TASK GOAL.
Copy word for word the lines of the records below, beginning at the one with "Rosebarb Farm: freshly picket up hey" and finishing at the one with "Orquidea-Con-Pote-30.5Cm---Concepts", ends included, but none of the pictures.

SUPPLIED DATA.
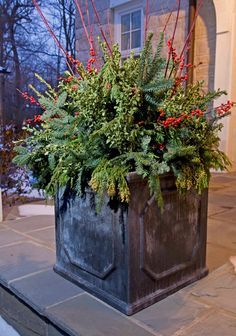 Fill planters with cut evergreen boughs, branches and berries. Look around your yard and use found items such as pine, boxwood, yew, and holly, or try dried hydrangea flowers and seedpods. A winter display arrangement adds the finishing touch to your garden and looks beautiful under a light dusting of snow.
==
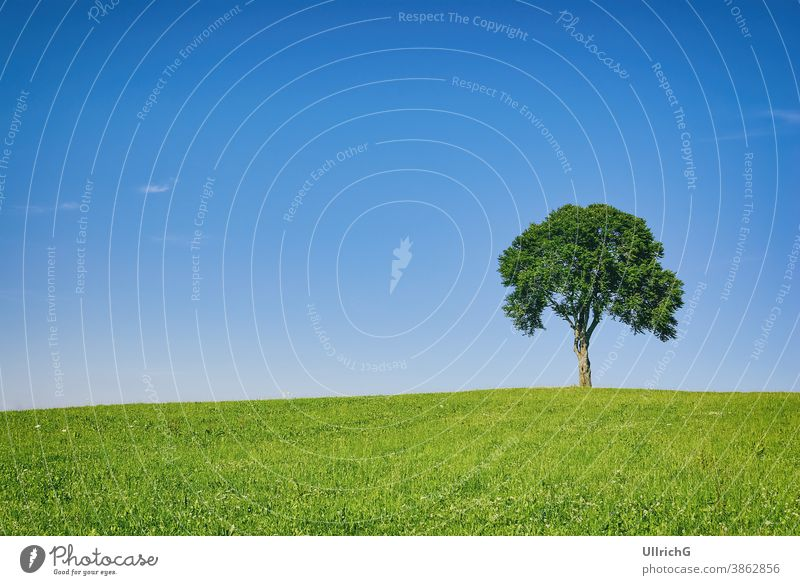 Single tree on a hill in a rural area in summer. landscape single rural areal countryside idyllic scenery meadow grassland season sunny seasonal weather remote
* * *
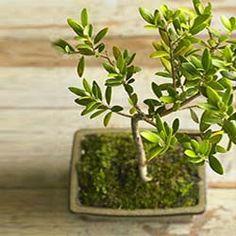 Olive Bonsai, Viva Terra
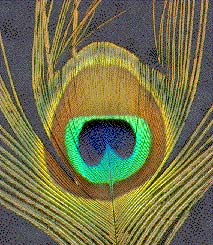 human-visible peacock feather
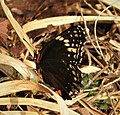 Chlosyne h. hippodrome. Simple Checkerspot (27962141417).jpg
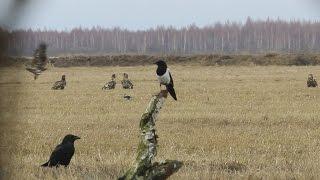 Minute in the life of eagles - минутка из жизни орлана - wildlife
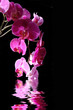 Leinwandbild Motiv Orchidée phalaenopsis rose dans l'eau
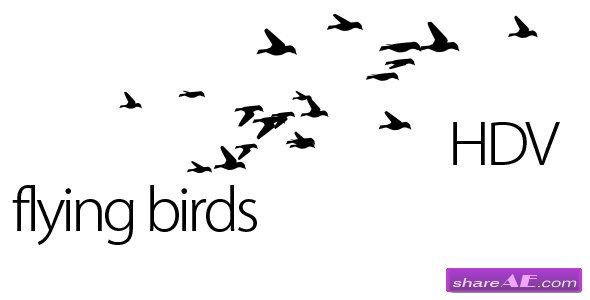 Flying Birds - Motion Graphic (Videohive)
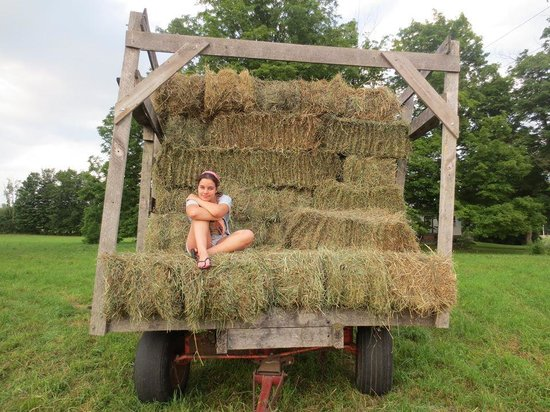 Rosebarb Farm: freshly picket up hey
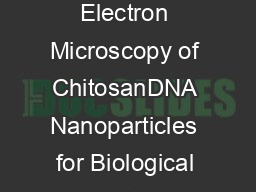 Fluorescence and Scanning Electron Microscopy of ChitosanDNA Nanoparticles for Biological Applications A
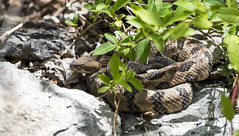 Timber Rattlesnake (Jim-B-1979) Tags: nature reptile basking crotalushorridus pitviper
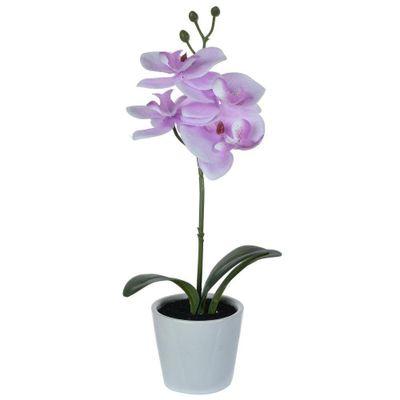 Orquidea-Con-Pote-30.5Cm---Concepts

TASK ANSWER.
 Rosebarb Farm: freshly picket up hey
 Fluorescence and Scanning Electron Microscopy of ChitosanDNA Nanoparticles for Biological Applications A
 Timber Rattlesnake (Jim-B-1979) Tags: nature reptile basking crotalushorridus pitviper
 Orquidea-Con-Pote-30.5Cm---Concepts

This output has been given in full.